### Text excerpt
* begin *
Scalable APIs with GraphQL Server Codegen Preset

A GraphQL server is usually a central system where teams need to be able to develop features whilst not blocking other teams. Each team can have varied standards and practices. So, if the GraphQL server is not set up in a structure to allow concurrent contribution, development slows down, and more time is spent on admin tasks rather than delivering new features.

This blog post explores some of the common problems GraphQL servers encounter at scale and recommends how to solve them.

The Easy Problem: Code Ownership

Problem: How to Manage Code Ownership?

Sharing a single codebase across many teams without clear structure and guidelines is a recipe for disaster. The first team in the codebase usually establishes a structure that works for them. When a second team joins, they most likely follow the structure already there. The same story happens for every team thereafter. After a few more rounds, development slows down. One may review the structure and find themselves staring down a codebase structured by one team, for one team.

Teams want their members to be notified of changes related to their domain, but not every Pull Request (PR). If you were ever notified of a change unrelated to your team, chances are the codebase needs to be set up to support many teams working on it.

In the example below, Team A is the first to set up the server. They manage User and Auth domains, so they create datasources and resolvers folders for these files:

├── src/
│   ├── schema/
│   │   ├── datasources/
│   │   │   ├── UserDatasource.ts
│   │   │   ├── AuthDatasource.ts
│   │   ├── resolvers/
│   │   │   ├── userResolvers.ts
│   │   │   ├── authResolvers.ts
│   │   ├── userSchema.graphql
│   │   ├── authSchema.graphql
│   ├── server.ts
│   ├── codegen.yml

Then, Team B comes into the codebase. They manage Book domain, so they add their files following the same structure:

├── src/
│   ├── schema/
│   │   ├── datasources/
│   │   │   ├── UserDatasource.ts
│   │   │   ├── AuthDatasource.ts
│   │   │   ├── BookDatasource.ts
│   │   ├── resolvers/
│   │   │   ├── userResolvers.ts
│   │   │   ├── authResolvers.ts
│   │   │   ├── bookResolvers.ts
│   │   ├── userSchema.graphql
│   │   ├── authSchema.graphql
│   │   ├── bookSchema.graphql
│   ├── server.ts
│   ├── codegen.yml

While this works at a small scale with low communication overhead, it cannot scale. When there are tens or hundreds of datasources and resolvers, it would be hard to know who owns what. A simple solution is to assign files to owners using GitHub’s CODEOWNERS or similar features. But it has to be done on every file because files are split into category folders, e.g. resolvers, datasources, etc.
* end *
### Provided data
* begin *
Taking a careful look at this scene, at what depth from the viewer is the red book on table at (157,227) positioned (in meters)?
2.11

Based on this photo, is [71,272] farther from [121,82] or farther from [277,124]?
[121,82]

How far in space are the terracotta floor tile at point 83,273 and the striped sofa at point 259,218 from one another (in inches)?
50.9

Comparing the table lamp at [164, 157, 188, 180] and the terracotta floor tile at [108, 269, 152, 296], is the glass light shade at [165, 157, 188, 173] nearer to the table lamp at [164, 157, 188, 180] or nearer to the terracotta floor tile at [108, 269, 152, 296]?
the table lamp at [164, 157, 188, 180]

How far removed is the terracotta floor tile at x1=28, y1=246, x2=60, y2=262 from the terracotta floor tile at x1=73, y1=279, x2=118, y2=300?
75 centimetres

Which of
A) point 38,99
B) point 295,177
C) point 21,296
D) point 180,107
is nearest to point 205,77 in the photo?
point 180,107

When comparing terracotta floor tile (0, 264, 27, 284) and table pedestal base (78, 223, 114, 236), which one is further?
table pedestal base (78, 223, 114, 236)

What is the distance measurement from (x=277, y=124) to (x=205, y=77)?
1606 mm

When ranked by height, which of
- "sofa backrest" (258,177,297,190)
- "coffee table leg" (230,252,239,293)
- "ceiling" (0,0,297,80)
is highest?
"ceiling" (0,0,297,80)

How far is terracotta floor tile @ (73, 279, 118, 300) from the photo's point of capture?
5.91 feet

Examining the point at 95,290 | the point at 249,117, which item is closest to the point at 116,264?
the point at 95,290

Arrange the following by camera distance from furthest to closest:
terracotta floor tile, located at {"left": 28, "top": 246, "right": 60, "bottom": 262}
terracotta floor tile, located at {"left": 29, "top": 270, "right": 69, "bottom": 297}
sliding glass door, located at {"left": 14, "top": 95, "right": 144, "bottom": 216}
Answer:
* end *
### Task requirements
Using the post on scaling GraphQL servers, decide whether each statement agrees with it: (a) Team A handles the User and Auth domains; (b) Team B sets up a new folder layout for its Book files; (c) in this layout, owners can be assigned with CODEOWNERS once per folder rather than file by file. Answer yes or no for each and quote the words of the post that settle it.

### The answer
(a) Yes: "They manage User and Auth domains"
(b) No: "they add their files following the same structure"
(c) No: "But it has to be done on every file because files are split into category folders"